## Complétez ce qui suit
1. Résumez sous forme de liste le paragraphe de l'extrait sur Rote Mare qui commence par « Pour commencer », en conservant ses faits principaux.
2. Pour chaque affirmation, dites si elle concorde avec l'extrait sur Rote Mare. Répondez par oui ou non et citez mot pour mot le passage décisif.
(a) Phil Howlett est resté attaché aux années 70 et à la NWOBHM.
(b) Reverend Bizarre a décidé tardivement de mettre fin au groupe.
(c) The Invocation et The Kingdom sont sortis ensemble.

## Extrait du texte
◇ ◇ ◇ ◇

A l'instar de nombre de prêtes de la chapelle de la déesse Doom, Phil Howlett est un musicien passionné pour qui le genre ne se limite pas à une simple musique aussi belle soit elle, sacerdoce absolu qu'il exprime avec un sens de l'orthodoxie tout à fait admirable. Resté bloqué sur les années 70 et la NWOBHM lorsque le Heavy n'était pas encore parasité par des verrues policées, l'homme sculpte peu à peu avec Rote Mare une oeuvre monumentale qui a la pureté de la matrice originelle.
Pour commencer, des démos par palettes entières qui ont fixé dans la roche ce Doom traditionnel et puissamment démesuré à la fois et à l'arrivée, un premier essai, Serpents Of The Church, lequel est au groupe ce que In The Rectory Of The Bizarre Reverend fut aux Finlandais soit l'incarnation d'un messie pétrifié. Mais quand Reverend Bizarre, avec lequel il partage une semence presque aussi généreuse, a très tôt programmé sa propre fin, Rote Mare, lui, n'a pas encore l'intention d'ouvrir son cercueil comme le prouve la double salve The Invocation/The Kingdom double album à la sortie néanmoins séparée.

◇ ◇ ◇ ◇

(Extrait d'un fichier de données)
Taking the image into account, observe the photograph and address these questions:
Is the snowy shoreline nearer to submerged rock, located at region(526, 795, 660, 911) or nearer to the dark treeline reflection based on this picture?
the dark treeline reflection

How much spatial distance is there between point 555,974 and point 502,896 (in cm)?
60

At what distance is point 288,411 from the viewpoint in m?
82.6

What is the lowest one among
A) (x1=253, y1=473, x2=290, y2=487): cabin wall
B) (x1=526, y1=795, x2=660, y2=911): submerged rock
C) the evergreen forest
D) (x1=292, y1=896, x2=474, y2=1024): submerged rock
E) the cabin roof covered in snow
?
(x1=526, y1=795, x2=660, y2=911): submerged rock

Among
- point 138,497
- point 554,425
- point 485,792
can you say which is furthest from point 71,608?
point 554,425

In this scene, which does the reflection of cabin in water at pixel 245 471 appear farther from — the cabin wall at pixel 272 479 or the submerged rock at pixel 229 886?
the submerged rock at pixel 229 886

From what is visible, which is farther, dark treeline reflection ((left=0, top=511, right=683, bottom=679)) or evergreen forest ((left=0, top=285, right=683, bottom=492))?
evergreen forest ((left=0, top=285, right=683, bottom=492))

◇ ◇ ◇ ◇

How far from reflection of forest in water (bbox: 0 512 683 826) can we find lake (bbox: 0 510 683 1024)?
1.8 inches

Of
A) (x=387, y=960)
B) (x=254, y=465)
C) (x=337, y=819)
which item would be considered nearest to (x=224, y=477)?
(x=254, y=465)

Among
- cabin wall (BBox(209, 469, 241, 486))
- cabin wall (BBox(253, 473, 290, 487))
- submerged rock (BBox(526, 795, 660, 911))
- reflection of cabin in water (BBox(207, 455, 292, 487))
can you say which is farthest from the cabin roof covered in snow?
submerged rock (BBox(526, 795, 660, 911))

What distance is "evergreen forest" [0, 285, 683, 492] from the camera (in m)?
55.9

◇ ◇ ◇ ◇

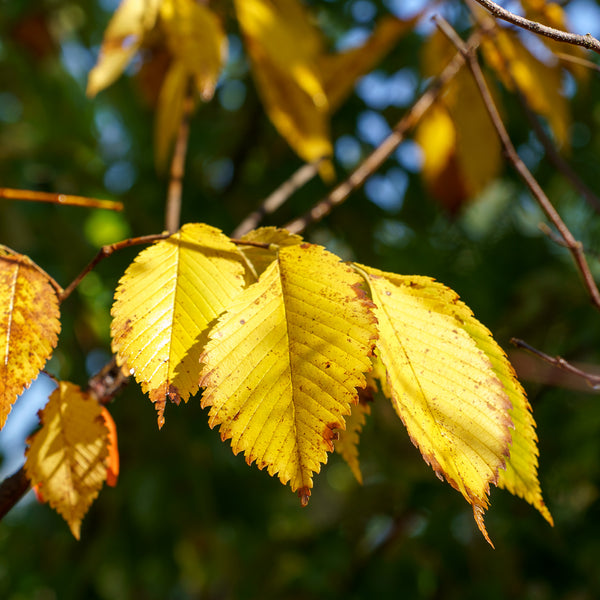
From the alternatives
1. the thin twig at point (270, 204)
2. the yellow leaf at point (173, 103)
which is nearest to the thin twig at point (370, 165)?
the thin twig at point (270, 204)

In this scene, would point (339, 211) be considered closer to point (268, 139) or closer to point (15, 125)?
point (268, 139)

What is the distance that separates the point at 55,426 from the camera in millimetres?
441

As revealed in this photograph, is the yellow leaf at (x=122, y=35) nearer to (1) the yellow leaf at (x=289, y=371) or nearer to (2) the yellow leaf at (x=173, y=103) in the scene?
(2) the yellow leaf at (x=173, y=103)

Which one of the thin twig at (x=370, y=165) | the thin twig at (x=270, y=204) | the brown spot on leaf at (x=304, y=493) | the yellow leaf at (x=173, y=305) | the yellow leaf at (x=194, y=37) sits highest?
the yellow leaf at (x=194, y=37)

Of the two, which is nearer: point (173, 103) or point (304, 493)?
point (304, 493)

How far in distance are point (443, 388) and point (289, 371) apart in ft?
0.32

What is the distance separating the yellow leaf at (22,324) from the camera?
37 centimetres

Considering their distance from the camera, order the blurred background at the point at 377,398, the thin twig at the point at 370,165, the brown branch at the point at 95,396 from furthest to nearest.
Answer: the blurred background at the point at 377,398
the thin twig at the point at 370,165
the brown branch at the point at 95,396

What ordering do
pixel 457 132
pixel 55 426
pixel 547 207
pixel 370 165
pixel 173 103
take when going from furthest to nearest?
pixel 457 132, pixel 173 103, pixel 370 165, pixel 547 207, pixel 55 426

◇ ◇ ◇ ◇

## Réponses attendues
1.
- De nombreuses démos ont fixé un Doom à la fois traditionnel et démesuré.
- Le premier album, Serpents Of The Church, est au groupe ce que In The Rectory Of The Bizarre Reverend fut aux Finlandais.
- Contrairement à Reverend Bizarre, qui a très tôt programmé sa fin, Rote Mare n'a pas l'intention de s'arrêter.
- La preuve en est le double album The Invocation/The Kingdom, dont les deux parties sont sorties séparément.

2.
(a) Oui : « Resté bloqué sur les années 70 et la NWOBHM »
(b) Non : « a très tôt programmé sa propre fin »
(c) Non : « double album à la sortie néanmoins séparée »